--- Start of DATA PROVIDED ---

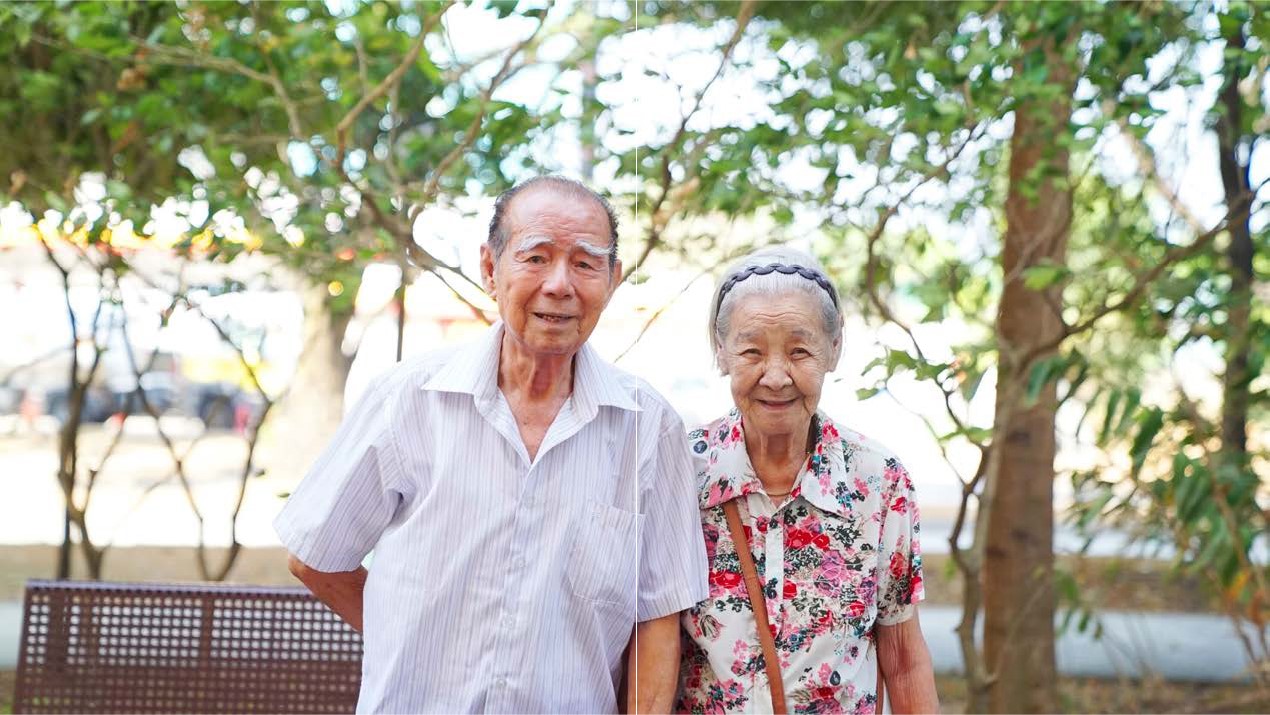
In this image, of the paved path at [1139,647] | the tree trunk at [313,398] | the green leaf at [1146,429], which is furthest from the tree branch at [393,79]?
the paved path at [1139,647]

--- End of DATA PROVIDED ---
--- Start of DATA PROVIDED ---

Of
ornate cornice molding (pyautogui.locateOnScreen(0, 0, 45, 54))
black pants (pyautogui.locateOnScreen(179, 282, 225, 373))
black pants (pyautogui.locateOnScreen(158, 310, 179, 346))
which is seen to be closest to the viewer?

--- End of DATA PROVIDED ---
--- Start of DATA PROVIDED ---

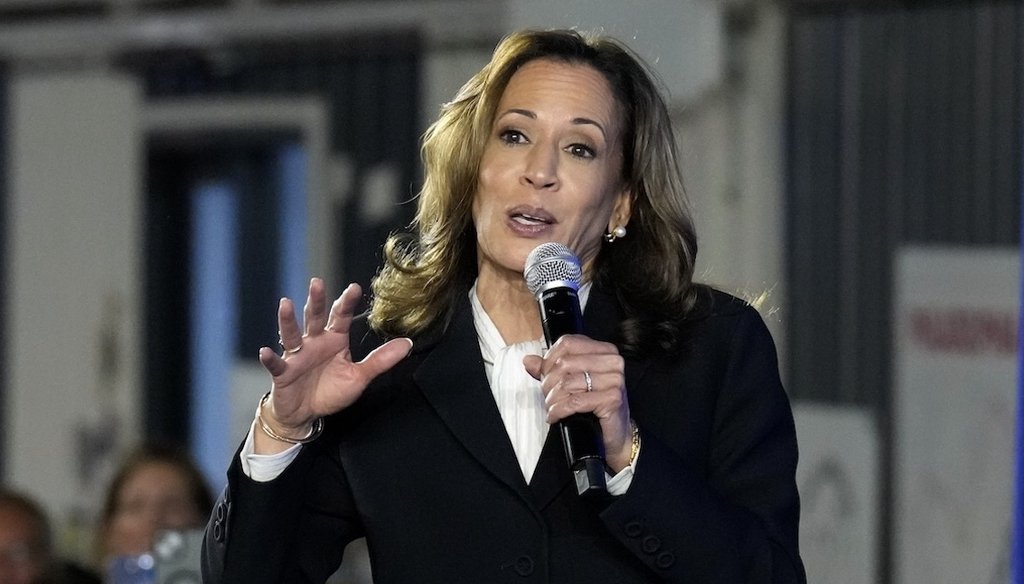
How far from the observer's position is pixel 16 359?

--- End of DATA PROVIDED ---

== WORK TO BE COMPLETED ==
Gather every line of the records above that contains the string "locateOnScreen", matching case exactly, and copy each one in full.

== RESPONSE ==
ornate cornice molding (pyautogui.locateOnScreen(0, 0, 45, 54))
black pants (pyautogui.locateOnScreen(179, 282, 225, 373))
black pants (pyautogui.locateOnScreen(158, 310, 179, 346))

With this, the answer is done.